SOURCE DOCUMENT:
**********
When the single well production is zero, the maximum available injection well and production well angles α₀ and β₀ can be obtained using the following equation:

$$H_e-H_w-\lambda \omega d\frac{\sin \alpha +\sin \beta }{\sin (\alpha +\beta )}=0$$

(17)

It is considered that α₀ ≤ α_m, so the upper limit of the integral of Equation (14) is:

$$\alpha =\min \left\{{\alpha }_0,{\alpha }_m\right\}$$

(18)

The single well output of the rectangular well network is:

$$Q_o=8q_o$$

(19)

The effective utilization coefficient is:

$$eff=\tan \alpha$$

(20)

The above is the calculation of the production rate and effective utilization coefficient without considering fracturing. When considering fracturing, first use a quarter of one well network for the partition calculation. The principle of the partition is to keep the partition unit consistent with the actual streamline situation. Based on this, a quarter of the well network is divided into three parts (Figure 11 and Figure 12).

For Zone 1 and Zone 2, the calculation method is the same as that before fracturing. For Zone 3, the equation for calculating the production rate is:

$$q_{Ⅲ}={\displaystyle {\int }_0^l\frac{kh\left(H_{w2}-H_{w1}-\lambda d_l\right)}{\frac{\ln m}{m-1}{d}_l}dl}$$

(21)

By substituting the required physical property parameter conditions (as shown in Figure 13), the production rate and effective utilization coefficient can be calculated.

3.3. Results and Discussion

Taking a rectangular well network as an example, when the permeabilities are 0.12 mD, 0.30 mD, and 0.53 mD; the distance between the injection and production wells is 150 m; the injection well pressure is 25 MPa; the bubble point pressure is 10.7 MPa; the reservoir thickness is 5 m; μ = 1.23 mPa∙s; the calculation results are as follows.

3.3.1. Influence of Production Well Pressure

As can be seen from Figure 14 and Figure 15, before degassing, the production rate of the oil wells basically increases linearly as the production well pressure decreases; and the higher the permeability, the greater the production rate. After degassing, the production rate decreases rapidly. The degassing process is relatively late, with a higher permeability; the decrease in the production rate is relatively gentle, and the production pressure can be reduced to a lower level. After fracturing, under the same conditions, the decrease in production after degassing is gentler than that before fracturing, and the production pressure can be reduced to a lower level.
**********
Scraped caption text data
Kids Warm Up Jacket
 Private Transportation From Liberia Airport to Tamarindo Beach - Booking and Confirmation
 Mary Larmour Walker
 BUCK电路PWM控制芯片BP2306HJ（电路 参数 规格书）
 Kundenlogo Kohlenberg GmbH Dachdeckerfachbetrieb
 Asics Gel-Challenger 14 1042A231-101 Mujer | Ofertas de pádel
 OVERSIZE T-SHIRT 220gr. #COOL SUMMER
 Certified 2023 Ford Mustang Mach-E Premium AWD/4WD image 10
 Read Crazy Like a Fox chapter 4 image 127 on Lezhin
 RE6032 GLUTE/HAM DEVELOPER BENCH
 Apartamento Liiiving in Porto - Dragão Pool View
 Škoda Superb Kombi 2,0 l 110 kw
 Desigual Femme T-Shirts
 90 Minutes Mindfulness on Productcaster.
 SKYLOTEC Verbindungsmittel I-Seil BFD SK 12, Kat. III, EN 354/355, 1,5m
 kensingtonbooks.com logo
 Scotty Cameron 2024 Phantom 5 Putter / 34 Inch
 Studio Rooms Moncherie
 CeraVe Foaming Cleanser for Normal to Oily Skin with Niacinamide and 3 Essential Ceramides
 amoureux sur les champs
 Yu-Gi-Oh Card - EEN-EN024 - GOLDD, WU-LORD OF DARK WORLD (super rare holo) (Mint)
**********
EXERCISES TO COMPLETE:
**A.** In the passage on well network production, into how many parts is a quarter of the well network divided when fracturing is considered?
**B.** From the passage on well network production, reproduce the text starting with "3.3. Results and" and going on through "are as follows.".

ANSWERS TO THE TASKS:
**A.** Three parts.

**B.**
3.3. Results and Discussion

Taking a rectangular well network as an example, when the permeabilities are 0.12 mD, 0.30 mD, and 0.53 mD; the distance between the injection and production wells is 150 m; the injection well pressure is 25 MPa; the bubble point pressure is 10.7 MPa; the reservoir thickness is 5 m; μ = 1.23 mPa∙s; the calculation results are as follows.